La France insoumise veut rassembler
Les élections, on y pense sérieusement chez La France insoumise. En coulisses, on négocie des alliances. « Nous sommes en contact avec les autres forces de gauche, comme le Parti communiste, Europe écologie les verts ou encore le pôle citoyen d’Alençon », précise Martine Hamel, cheffe de file dans l’Orne pour le parti. Les candidats n’ont pas encore été désignés.
LaRem est en marche
La République en Marche est également tournée vers les élections. « On s’y prépare activement, c’est un rendez-vous tellement important localement, lance Nicolas Bouché, référent départemental pour LaRem. Les choses avancent bien et nous auront des candidats dans un maximum de cantons. Nous voulons moderniser le fonctionnement du Conseil départemental, avec des élus et des gens de la société civile. »
Le RN croit en sa chance
Le Rassemblement national, de son côté, est très actif et termine ses commissions d’investitures, avec l’objectif d’avoir des candidats dans les 21 cantons ornais. En mars 2015, lors des dernières départementales, le parti avait réalisé le meilleur score au premier tour, sans pour autant avoir d’élu.
« Nous espérons pouvoir enfin faire rentrer des élus RN au Conseil départemental, explique Romain Barelle, chargé de mission pour les élections départementales. Nous ferons une campagne de terrain, notamment sur les marchés, dans le respect des règles sanitaires. »
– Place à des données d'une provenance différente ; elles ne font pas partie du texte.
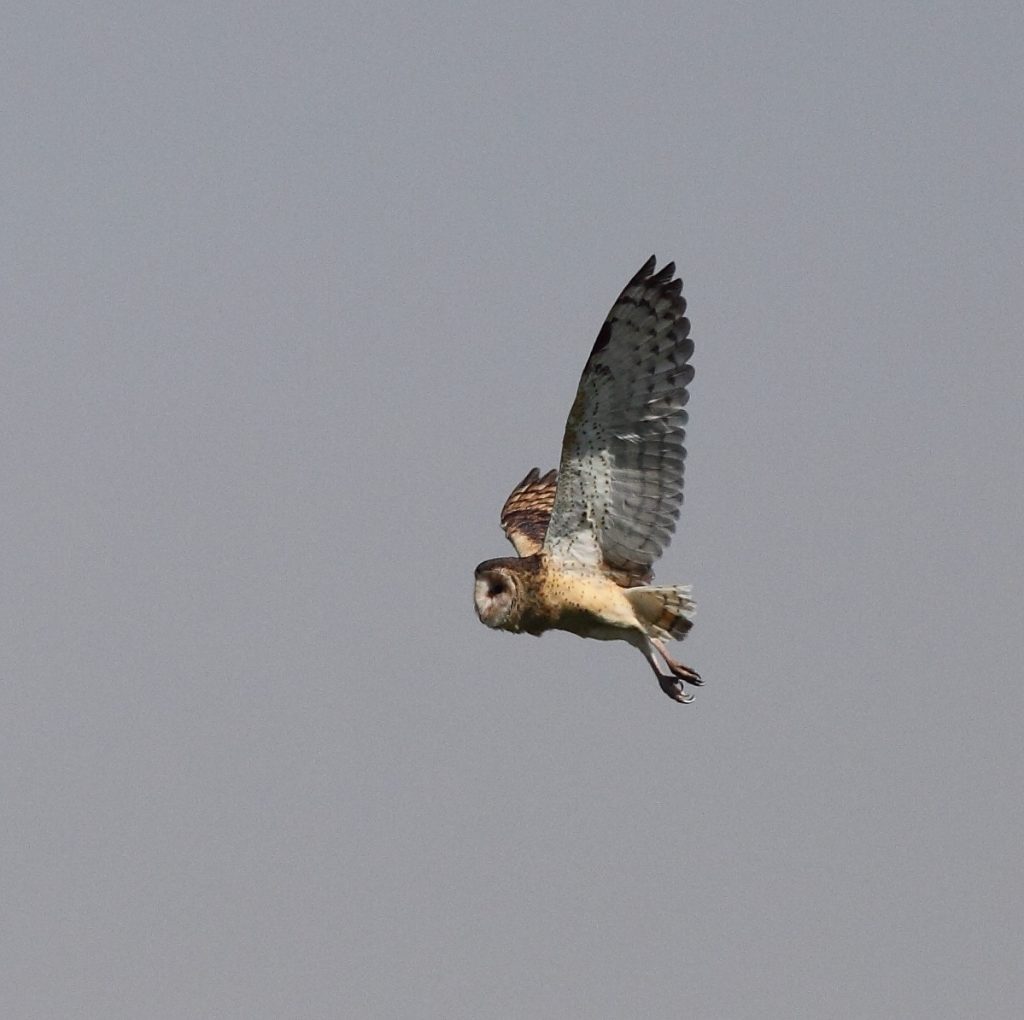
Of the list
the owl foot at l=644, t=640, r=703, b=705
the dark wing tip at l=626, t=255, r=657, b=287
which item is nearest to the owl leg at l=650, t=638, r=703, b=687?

L’UDI veut un report du scrutin
Les élections départementales ornaises devraient se dérouler sans candidat l’Union des démocrates et indépendants. Pour Nathalie Goulet, porte parole pour du parti centriste en Normandie et candidate aux élections régionales, la priorité est de « reconstruire l’UDI et de se focaliser sur les régionales ».
Dans ce contexte sanitaire, la candidate se prononce d’ailleurs pour un report du scrutin en septembre 2021. « Les gens ne s’y intéressent pas. Je le constate dans ma campagne pour les régionales. »
C’est en avril que le gouvernement doit confirmer la date du scrutin.